# [Istruzioni di lavoro]
1. Rispondi a queste domande sul brano riguardante la dipendenza dell'Europa:
(a) Quale incarico ricopre Thierry Breton?
(b) Su quale testata ha commentato Antonio Zennaro?
(c) Quali due settori strategici cita Zennaro come esempi di dipendenza?
2. Riprendi il brano sulla dipendenza dell'Europa dalle catene di produzione estere a partire dall'ultima frase riportata.

# [Brano di partenza]
——

Il Commissario francese al Mercato unico Thierry Breton non ha dubbi: “L’era di un’Europa conciliante o naif che dipende da altri per difendere i suoi interessi è finita”.

Sempre su Formiche.net, il deputato della Repubblica nonché membro della Commissione Bilancio, tesoro e programmazione e del Comitato parlamentare per la Sicurezza della Repubblica Antonio Zennaro ha commentato: L’Europa sta facendo un brutto risveglio e si scopre dipendente da catene di produzioni cinesi o di altri Paesi non proprio democratici in settori strategici, come i medicinali o le terre rare. (…) Bisogna riportare le principali catene di produzione dal farmaceutico, al settore metalmeccanico e metallurgico in Italia (…).”

——

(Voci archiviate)
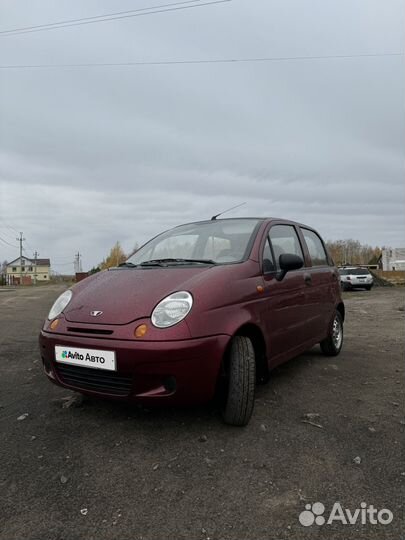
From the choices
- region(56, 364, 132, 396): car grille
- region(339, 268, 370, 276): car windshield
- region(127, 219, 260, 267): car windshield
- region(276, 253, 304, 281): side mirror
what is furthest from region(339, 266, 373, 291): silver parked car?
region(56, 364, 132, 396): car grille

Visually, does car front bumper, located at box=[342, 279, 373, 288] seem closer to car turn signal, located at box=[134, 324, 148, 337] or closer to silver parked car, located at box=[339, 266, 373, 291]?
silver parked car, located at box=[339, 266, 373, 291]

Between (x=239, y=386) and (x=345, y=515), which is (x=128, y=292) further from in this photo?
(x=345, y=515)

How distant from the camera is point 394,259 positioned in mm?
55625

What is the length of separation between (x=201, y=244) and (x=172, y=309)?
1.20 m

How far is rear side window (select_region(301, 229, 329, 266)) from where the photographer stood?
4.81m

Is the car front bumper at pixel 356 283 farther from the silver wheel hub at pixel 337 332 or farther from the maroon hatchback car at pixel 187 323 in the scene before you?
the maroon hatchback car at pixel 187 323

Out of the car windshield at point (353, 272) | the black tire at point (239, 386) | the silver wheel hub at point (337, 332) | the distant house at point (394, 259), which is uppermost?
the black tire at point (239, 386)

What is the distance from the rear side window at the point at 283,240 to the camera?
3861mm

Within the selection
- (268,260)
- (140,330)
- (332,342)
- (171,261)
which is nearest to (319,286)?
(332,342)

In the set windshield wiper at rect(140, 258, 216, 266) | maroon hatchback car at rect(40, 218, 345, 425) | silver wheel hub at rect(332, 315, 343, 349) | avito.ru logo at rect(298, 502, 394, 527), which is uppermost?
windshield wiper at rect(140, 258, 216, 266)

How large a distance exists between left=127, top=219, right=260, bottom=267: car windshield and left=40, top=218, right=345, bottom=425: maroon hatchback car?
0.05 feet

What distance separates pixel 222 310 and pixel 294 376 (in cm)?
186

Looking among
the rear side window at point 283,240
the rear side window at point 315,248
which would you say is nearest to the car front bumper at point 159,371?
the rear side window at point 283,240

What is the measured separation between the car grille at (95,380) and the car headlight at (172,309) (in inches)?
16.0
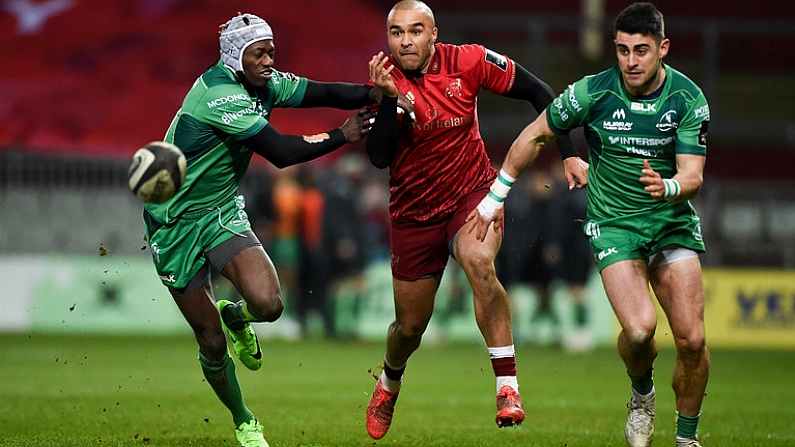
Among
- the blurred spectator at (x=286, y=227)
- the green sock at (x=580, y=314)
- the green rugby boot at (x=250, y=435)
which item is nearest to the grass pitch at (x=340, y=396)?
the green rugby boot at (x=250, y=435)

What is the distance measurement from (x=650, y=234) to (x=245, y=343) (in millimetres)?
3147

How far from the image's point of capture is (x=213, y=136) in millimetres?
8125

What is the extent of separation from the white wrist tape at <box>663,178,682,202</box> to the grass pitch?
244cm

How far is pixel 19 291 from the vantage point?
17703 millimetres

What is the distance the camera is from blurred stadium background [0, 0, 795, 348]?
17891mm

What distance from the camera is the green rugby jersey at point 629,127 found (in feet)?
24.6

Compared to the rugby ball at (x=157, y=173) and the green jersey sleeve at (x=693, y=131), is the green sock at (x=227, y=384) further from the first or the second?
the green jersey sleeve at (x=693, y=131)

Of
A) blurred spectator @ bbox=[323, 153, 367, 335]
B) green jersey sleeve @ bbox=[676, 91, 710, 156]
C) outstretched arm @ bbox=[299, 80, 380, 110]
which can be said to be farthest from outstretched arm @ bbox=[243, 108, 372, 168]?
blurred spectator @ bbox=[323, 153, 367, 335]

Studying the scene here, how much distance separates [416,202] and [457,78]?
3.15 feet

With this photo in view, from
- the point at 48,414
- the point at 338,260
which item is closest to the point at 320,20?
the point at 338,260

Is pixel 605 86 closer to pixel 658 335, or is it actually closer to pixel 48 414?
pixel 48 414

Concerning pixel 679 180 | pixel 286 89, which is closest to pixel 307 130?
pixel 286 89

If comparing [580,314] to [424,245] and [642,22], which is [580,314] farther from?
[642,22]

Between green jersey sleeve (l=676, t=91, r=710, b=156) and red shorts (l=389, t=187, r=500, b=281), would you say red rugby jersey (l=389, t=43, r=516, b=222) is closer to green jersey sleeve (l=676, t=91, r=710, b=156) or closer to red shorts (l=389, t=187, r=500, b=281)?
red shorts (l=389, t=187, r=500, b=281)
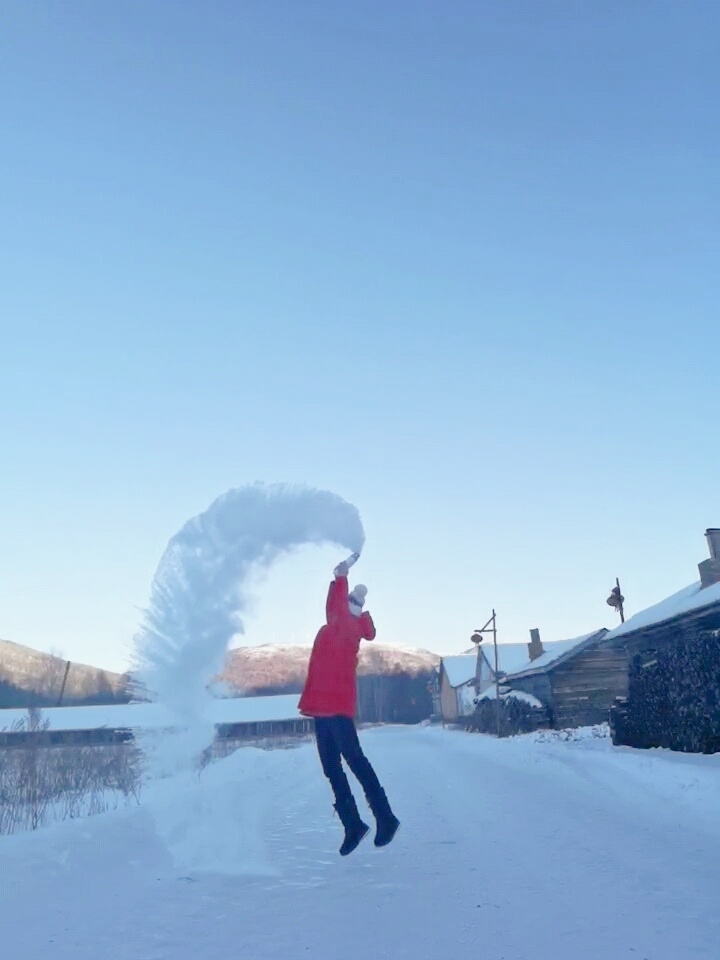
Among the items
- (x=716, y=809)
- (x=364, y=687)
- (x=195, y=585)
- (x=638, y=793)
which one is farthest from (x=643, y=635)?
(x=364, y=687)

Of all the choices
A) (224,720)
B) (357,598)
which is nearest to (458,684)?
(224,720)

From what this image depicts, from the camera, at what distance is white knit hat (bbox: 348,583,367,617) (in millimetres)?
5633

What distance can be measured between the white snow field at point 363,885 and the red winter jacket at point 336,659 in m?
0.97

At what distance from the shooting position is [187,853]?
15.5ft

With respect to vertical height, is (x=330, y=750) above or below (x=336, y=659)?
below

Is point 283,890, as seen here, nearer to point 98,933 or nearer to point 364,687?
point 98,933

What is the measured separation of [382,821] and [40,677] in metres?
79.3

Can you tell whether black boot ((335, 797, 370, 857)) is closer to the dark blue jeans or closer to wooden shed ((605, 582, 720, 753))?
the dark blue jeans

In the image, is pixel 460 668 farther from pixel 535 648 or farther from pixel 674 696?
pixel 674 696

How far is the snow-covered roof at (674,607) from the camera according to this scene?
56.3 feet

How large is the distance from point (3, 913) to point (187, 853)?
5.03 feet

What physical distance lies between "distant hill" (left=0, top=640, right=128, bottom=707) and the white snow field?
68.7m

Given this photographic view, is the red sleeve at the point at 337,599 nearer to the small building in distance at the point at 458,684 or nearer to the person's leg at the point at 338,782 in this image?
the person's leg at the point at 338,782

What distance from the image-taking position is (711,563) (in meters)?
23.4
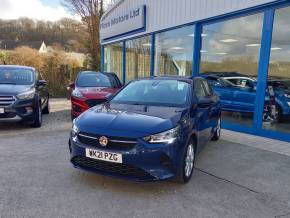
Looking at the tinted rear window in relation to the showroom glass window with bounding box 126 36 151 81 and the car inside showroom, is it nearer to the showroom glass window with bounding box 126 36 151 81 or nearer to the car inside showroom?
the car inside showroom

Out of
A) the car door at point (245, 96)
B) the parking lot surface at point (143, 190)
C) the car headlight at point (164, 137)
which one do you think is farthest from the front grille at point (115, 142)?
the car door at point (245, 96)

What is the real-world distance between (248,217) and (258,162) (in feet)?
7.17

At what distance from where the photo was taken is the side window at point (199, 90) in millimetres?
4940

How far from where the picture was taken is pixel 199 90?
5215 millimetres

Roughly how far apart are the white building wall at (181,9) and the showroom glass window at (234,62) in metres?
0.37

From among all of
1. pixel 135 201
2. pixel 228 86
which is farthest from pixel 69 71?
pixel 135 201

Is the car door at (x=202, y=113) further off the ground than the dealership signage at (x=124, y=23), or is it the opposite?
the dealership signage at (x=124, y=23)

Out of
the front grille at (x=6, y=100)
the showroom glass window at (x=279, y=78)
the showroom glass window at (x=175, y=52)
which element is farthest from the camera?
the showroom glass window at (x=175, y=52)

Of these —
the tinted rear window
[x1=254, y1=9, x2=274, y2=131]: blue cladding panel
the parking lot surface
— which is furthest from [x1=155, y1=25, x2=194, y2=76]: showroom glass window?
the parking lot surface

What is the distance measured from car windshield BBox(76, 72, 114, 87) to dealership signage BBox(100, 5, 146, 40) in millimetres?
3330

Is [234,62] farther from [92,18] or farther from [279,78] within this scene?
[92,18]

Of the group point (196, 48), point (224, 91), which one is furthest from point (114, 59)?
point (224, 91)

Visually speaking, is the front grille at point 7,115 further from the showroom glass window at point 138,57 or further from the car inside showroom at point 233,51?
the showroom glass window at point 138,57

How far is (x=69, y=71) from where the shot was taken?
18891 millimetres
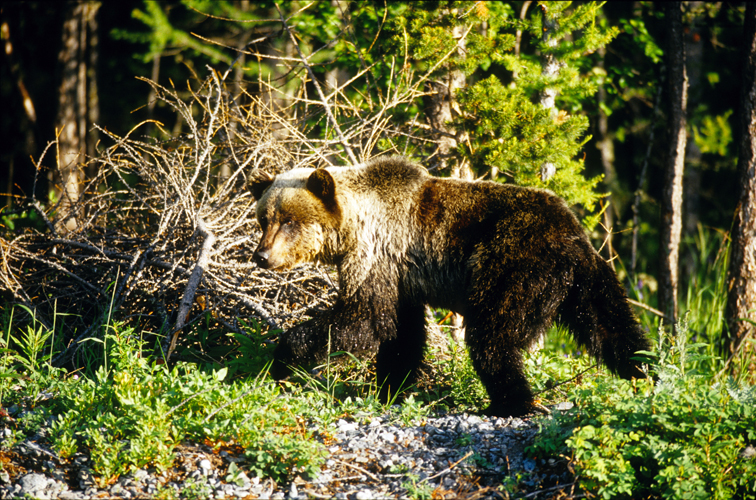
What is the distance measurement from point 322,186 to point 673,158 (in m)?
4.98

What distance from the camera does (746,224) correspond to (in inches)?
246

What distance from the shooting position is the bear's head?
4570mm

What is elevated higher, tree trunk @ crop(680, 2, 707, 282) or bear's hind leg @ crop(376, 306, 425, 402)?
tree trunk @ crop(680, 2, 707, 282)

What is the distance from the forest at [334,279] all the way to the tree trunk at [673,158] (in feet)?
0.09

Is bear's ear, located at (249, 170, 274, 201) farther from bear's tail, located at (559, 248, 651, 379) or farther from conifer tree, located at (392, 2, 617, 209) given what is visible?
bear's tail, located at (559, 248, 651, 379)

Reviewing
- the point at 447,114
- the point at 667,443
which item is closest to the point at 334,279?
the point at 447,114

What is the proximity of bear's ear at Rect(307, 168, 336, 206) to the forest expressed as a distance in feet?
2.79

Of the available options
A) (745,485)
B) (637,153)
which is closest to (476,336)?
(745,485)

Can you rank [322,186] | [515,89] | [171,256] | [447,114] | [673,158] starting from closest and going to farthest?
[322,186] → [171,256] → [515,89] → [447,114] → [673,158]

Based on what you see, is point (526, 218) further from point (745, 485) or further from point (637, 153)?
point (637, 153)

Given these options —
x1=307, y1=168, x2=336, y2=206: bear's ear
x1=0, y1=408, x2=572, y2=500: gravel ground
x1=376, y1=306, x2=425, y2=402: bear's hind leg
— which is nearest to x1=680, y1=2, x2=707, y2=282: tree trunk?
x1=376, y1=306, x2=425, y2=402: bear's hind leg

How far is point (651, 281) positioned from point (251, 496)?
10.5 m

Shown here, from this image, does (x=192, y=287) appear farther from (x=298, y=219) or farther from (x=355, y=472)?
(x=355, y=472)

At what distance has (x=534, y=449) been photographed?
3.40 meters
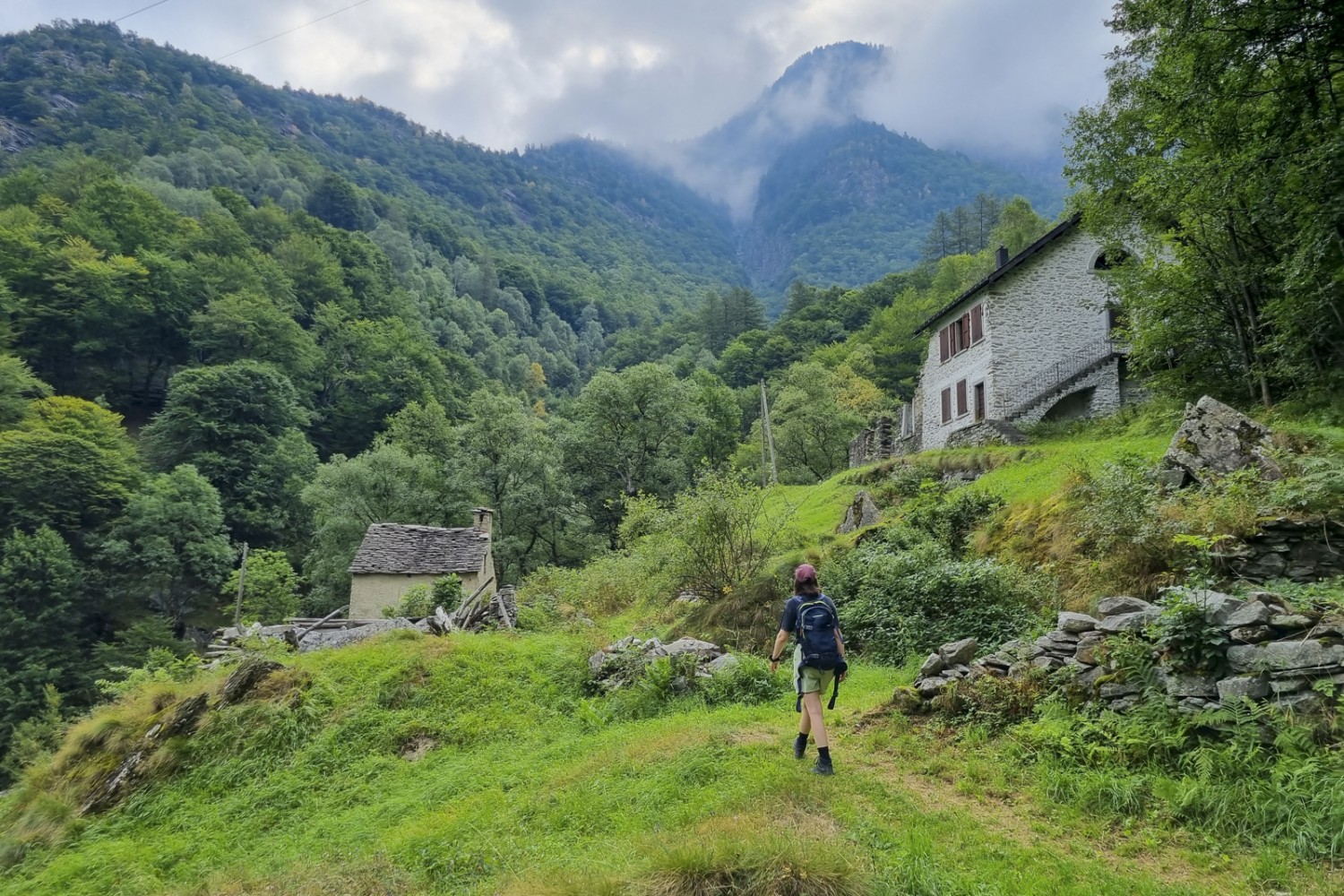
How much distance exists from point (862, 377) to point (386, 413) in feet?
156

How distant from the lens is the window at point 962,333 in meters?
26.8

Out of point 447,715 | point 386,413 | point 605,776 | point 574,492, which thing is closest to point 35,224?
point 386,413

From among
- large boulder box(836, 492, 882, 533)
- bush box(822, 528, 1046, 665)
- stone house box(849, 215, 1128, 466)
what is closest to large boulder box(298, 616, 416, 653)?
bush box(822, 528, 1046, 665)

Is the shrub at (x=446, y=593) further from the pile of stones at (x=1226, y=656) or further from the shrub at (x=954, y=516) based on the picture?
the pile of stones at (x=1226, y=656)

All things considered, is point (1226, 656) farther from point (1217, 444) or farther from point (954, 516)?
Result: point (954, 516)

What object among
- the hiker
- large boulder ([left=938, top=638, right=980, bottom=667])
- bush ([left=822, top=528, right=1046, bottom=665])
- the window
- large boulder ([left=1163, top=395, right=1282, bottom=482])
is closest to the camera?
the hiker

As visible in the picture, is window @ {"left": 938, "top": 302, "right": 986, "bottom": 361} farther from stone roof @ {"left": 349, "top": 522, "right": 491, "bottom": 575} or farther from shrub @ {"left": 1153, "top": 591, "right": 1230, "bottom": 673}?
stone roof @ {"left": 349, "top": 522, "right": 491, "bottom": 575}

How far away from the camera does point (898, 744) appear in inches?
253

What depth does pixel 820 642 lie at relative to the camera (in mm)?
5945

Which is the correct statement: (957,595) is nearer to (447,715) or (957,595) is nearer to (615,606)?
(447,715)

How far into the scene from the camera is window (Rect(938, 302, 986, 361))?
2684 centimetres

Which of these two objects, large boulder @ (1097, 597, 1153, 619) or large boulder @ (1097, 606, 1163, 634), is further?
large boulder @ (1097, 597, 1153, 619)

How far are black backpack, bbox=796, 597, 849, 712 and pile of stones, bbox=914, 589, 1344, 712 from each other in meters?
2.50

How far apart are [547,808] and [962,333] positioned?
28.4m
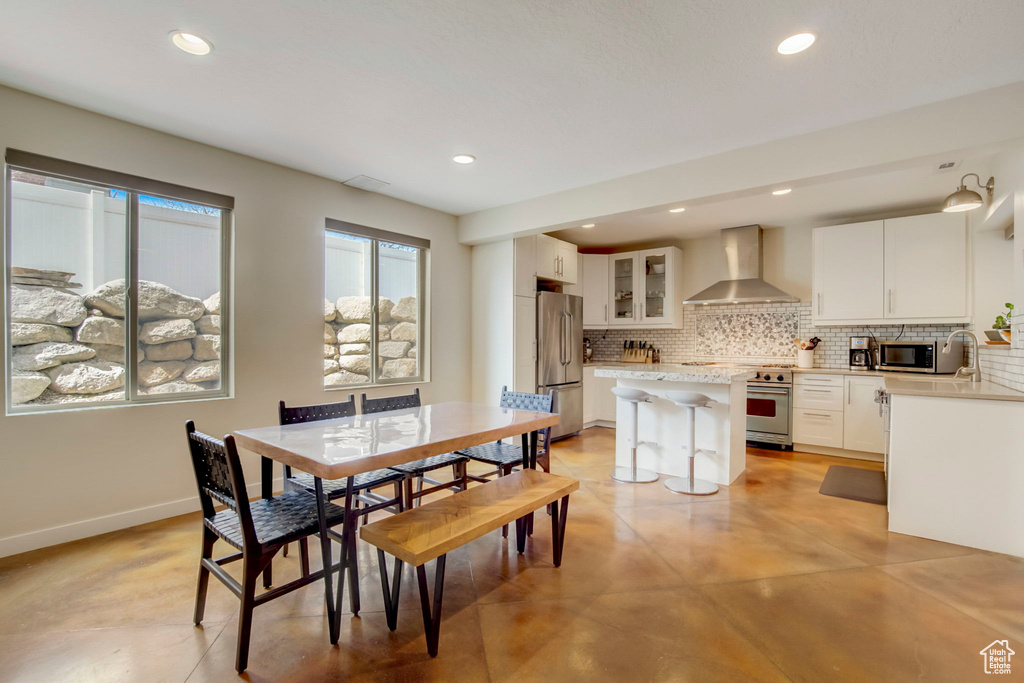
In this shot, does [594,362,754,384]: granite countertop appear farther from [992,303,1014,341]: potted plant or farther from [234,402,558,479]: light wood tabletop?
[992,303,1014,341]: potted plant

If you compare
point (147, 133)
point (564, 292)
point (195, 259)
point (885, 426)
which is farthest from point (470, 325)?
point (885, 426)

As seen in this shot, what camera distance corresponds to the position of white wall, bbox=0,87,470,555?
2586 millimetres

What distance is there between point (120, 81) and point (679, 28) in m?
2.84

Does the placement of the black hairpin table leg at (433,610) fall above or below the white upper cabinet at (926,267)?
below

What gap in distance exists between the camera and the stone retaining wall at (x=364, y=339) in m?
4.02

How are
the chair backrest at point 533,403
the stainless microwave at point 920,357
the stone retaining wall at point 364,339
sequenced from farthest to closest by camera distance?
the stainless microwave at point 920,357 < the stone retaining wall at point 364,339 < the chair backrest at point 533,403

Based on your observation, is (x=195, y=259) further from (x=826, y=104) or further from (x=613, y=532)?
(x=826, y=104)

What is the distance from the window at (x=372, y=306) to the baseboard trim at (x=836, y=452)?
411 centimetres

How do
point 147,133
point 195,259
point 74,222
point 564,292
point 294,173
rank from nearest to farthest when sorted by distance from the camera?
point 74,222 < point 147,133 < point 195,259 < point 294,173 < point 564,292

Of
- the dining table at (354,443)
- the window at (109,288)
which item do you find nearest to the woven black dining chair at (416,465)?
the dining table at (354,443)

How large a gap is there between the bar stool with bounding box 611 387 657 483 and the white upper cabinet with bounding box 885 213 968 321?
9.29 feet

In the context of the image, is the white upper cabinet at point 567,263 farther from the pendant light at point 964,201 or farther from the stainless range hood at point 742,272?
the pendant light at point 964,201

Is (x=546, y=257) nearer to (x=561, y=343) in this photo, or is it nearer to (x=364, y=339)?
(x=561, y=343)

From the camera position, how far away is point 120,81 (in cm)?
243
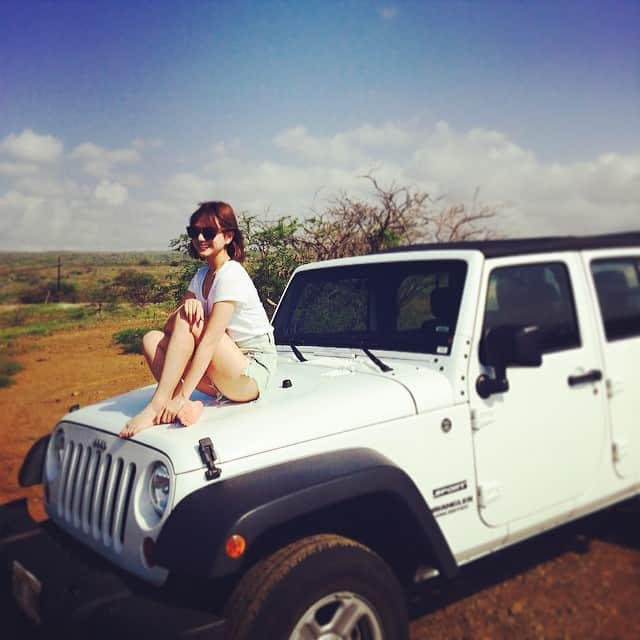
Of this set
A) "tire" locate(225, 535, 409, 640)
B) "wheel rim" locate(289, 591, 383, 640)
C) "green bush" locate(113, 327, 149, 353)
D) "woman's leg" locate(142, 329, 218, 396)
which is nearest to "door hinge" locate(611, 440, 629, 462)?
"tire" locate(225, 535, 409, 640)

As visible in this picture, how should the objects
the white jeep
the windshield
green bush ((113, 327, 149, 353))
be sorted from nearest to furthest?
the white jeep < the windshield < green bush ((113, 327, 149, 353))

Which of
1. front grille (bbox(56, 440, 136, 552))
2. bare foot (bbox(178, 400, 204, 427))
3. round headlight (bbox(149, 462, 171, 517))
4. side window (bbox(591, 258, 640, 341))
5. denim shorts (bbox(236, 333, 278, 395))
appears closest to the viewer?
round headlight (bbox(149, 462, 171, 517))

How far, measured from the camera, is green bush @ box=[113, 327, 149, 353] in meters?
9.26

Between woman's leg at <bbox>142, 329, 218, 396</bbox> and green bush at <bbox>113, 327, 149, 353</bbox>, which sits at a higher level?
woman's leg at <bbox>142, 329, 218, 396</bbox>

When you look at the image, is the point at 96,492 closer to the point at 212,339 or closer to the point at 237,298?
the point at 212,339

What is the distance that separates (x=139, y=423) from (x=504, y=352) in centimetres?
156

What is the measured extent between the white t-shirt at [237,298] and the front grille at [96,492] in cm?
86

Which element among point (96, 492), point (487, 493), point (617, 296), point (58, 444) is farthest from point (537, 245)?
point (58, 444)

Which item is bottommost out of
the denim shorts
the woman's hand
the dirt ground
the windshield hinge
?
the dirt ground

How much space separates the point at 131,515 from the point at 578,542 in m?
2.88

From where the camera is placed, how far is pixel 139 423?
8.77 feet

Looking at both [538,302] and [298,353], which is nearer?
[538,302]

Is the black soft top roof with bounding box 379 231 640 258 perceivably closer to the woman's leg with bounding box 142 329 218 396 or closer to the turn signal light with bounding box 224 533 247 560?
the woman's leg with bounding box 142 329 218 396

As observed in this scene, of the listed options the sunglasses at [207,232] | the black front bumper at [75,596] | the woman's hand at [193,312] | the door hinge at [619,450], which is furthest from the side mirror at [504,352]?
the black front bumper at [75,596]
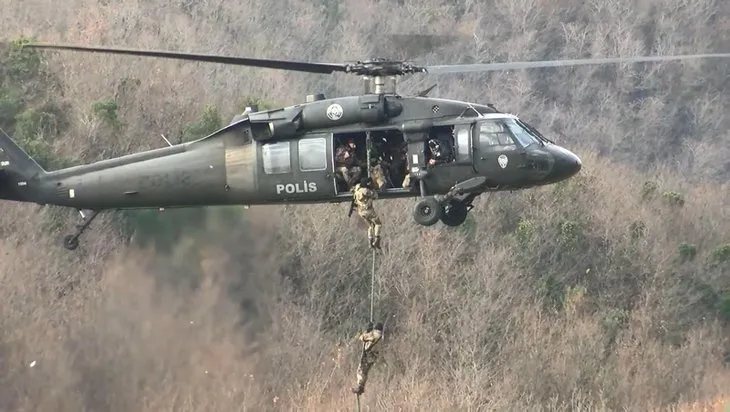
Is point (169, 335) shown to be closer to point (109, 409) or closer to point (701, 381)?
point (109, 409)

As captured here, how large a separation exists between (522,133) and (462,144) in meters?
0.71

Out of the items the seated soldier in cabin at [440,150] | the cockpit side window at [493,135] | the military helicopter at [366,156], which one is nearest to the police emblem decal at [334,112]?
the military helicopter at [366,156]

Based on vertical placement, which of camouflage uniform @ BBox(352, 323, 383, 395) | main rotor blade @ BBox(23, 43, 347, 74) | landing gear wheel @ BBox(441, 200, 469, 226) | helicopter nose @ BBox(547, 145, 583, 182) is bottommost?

——

# [Risposte in ordine]
1.
(a) Commissario francese al Mercato unico.
(b) Formiche.net.
(c) I medicinali e le terre rare.

2.
Non mancano naturalmente voci estremamente critiche che trattano il tema del “re-shoring” per la sua importanza e strategicità politica, come fa Fabio Sdogati nel suo articolo “Reshoring, backshoring, post-verità e alternative facts“La reindustrializzazione di un Paese attraverso il backshoring è solo un sogno di chi non riesce a pensare al futuro se non come ritorno al passato (…).Le imprese competitive sono quelle inserite in catene globali di produzione, fatto che consente loro di attingere alle migliori risorse, ai migliori sistemi scolastici, ai mercati di sbocco e di approvvigionamento più profittevoli, alle tecnologie nuove e, presumibilmente, migliori. (…). Reshoring come una delle tante misure politiche protezionistiche”.